After ten minutes of my camera sitting on the tripod, the black plastic was too hot to touch! If you picked up a rock, your skin would be burned.
Driving around the barren landscape of Nevada, about an hour outside of Las Vegas, it would take a lot to get me out of my air conditioned car in this heat.
But how could I resist the beautiful patina of an old period cars baking for decades in the relentless desert sunlight? I pulled out my tripod and hiked over to the relic for a multiple shot high dynamic range photograph of this fine old car.
Recently sold as a 30″ x 20″ print of “Vintage Car In The Desert HDR” to a collector from Piedmont, OK, this photograph is a look back in time as well as evidence of the ravages of weather on painted metal as an automobile that outlived its usefulness lays abandoned where it gave its last gasp.
What the story behind this old car abandoned in the desert?

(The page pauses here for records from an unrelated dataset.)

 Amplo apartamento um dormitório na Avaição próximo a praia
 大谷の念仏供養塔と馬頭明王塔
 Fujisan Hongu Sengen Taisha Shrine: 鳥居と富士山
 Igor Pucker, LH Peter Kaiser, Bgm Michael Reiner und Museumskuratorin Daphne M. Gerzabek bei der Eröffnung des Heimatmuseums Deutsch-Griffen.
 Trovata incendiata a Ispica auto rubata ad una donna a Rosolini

Getaway car from a casino robbery gone wrong? Seems too high end to be a car that would have carried migrant workers in days of the Grapes of Wrath.
Maybe the staff car for a gold or silver mine owner? The area is well known for mining way back to the days of Spanish explores looking for pools of gold.

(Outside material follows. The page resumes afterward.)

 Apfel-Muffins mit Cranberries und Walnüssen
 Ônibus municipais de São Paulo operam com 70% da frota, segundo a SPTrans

I found a few more abandoned cars in the area. This classic old Metro delivery van was shot using the Canon EOS 24mm Tilt-Shift lens.
The tilt-shift lens allowed me to take three overlapping images, panning from top to bottom. The images were later combined in Adobe Lightroom for a resulting highly detailed photograph.

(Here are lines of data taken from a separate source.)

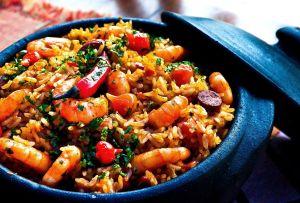Los inigualables beneficios de comer arroz: dos recetas de verano muy saludables para disfrutarlo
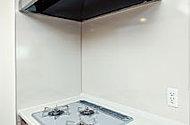 コンロまわりの壁には、汚れにくくお手入れも簡単なホーロー製のパネルを採用。ベースが金属なので、マグネットの取付が可能です。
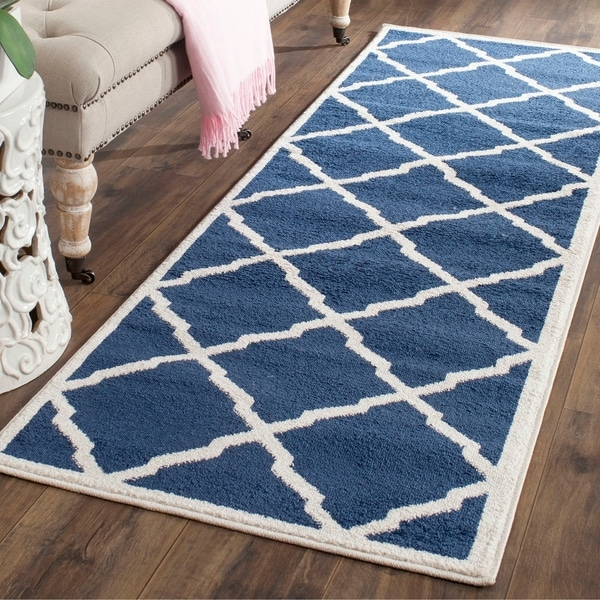 Safavieh Indoor/ Outdoor Amherst Navy/ Beige Rug - 2'3 x 7'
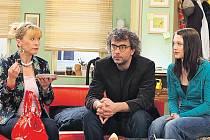 SVOBODNÝ SE ZÁVAZKY. Tomáš Pacovský (Tomáš Matonoha) se kdysi rozhodl ukončit kariéru popového zpěváka, aby se postaral o svou dceru Ivu (Kristýna Leichtová – vpravo). Jejich domácnost také často navštěvuje ne vždy vítaná Marcelka (Dana Batulková).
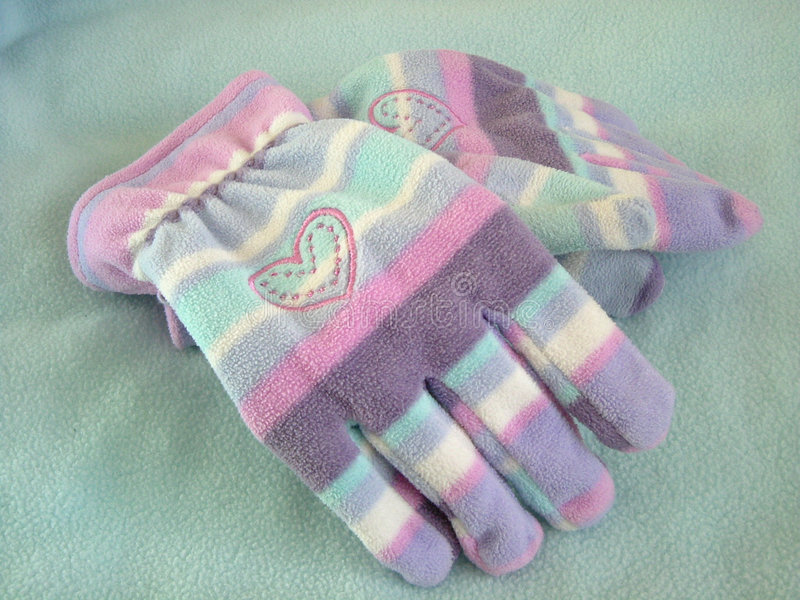 Download γάντια δύο στοκ εικόνες. εικόνα από βακκινίων, κατσίκια - 61498
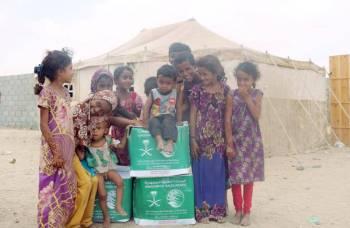 معونات غذائية لأهالي حجة اليمنية. (عكاظ)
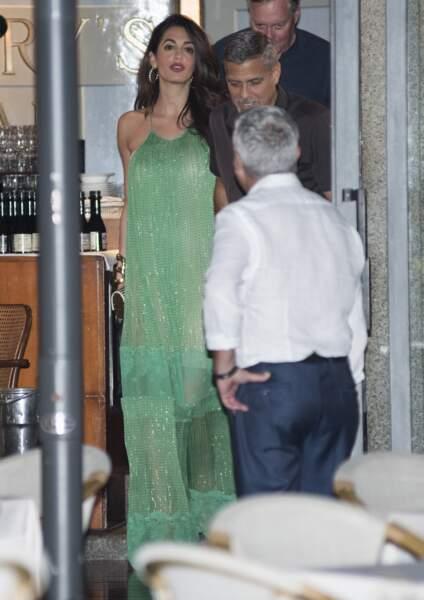Amal Clooney sublime en robe longue verte et fluide signée Stella Mac Cartney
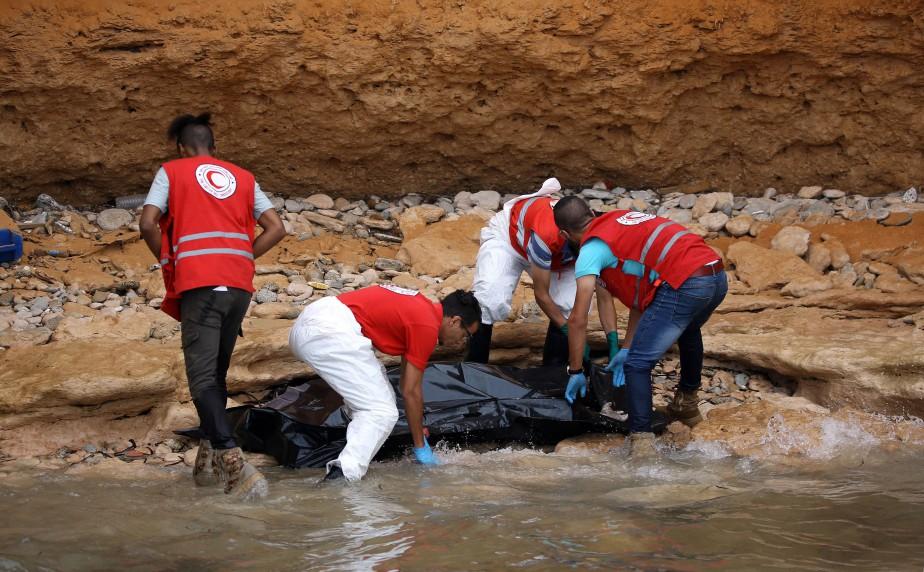 Un corps est repêché au large des côtes... (Photo Mahmud Turkia, Agence France-Presse)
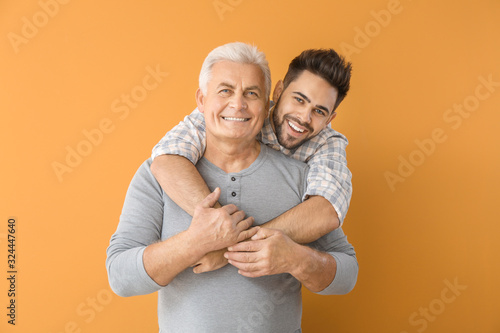 Carta da parati Young man and his father on color background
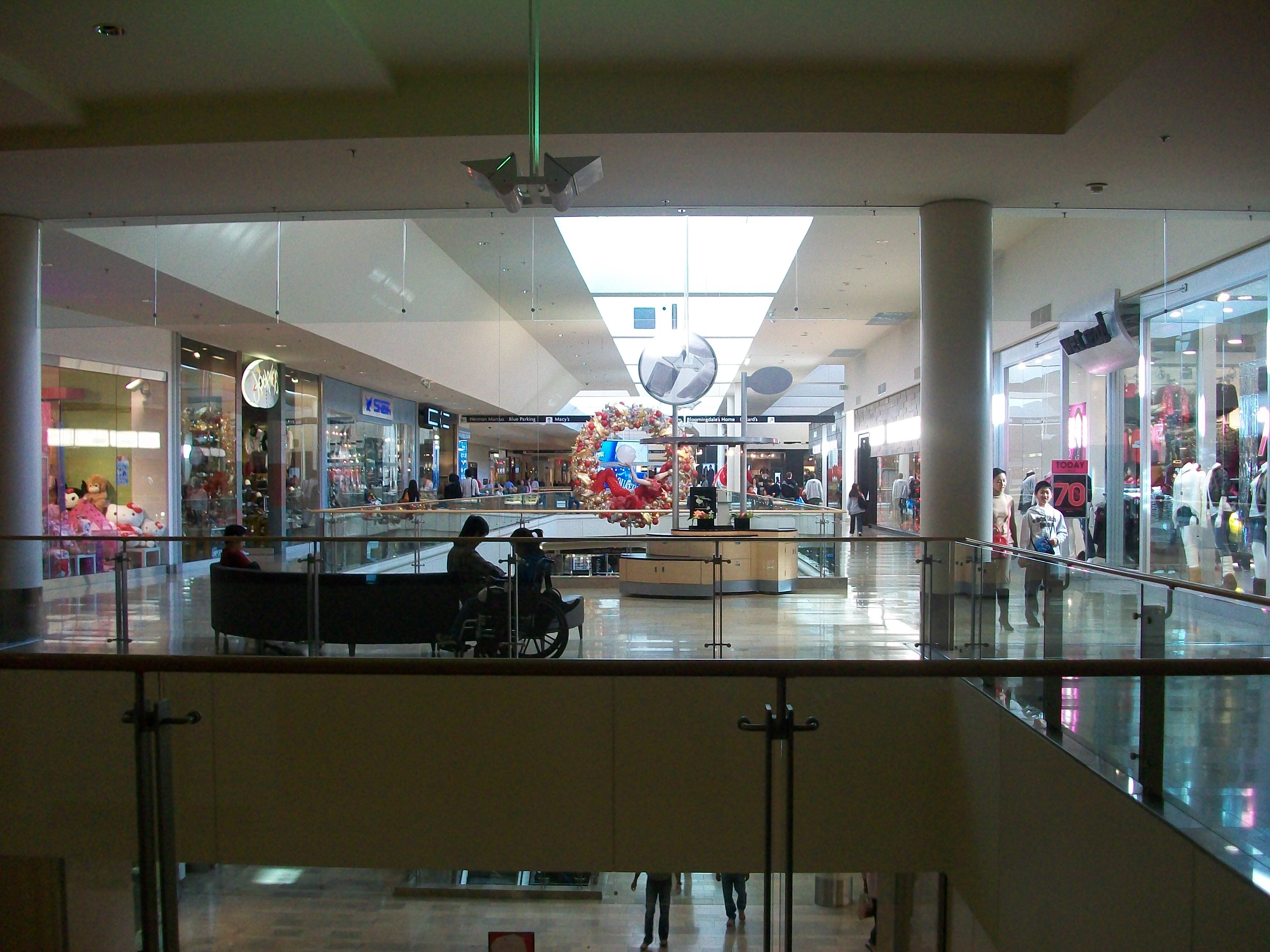 Photos of Fashion Show Mall , Images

I’m a big fan of the Metro Van. In my fantasy world, I’d be driving around from photo shoot to photo shoot with one of these awesome vintage vans. Today many of them are turned into food trucks. The original design was by Raymond Loewy of Studebaker and Coke bottle fame. Metro bodies were built by the Metropolitan Body Company on Grand Street in Bridgeport, Connecticut, and the overall design of the Metro vans remained somewhat unchanged from 1938 until 1964.
Here is another HDR photograph I took in the desert on this trip. Outside of this old vintage cars slowly aging over decades in the desert the cloudless sky was eye blinding bright. Inside the car were deep shadows.
The only way to capture the full dynamic range of the scene was to put the camera on a tripod, compose the scene and then take a series of photographs exposed for different light levels. For example one exposure for the shadows, one for the mid-range values and one for highlights.
Later in post-
I wish I had brought a raw egg with me on this photo shoot just to demonstrate how hot it was in the desert. No doubt I could have cracked an egg on the hood of one of these cars and made myself an omelet.
All during my trips to the American Southwest, I never fail to stop and photograph old, well preserved, relics of vintage cars that seem to die and simply be moved off the road where they took their last sip of gasoline. From scrap yards in Utah to the middle of nowhere, I just can’t resist these old cars.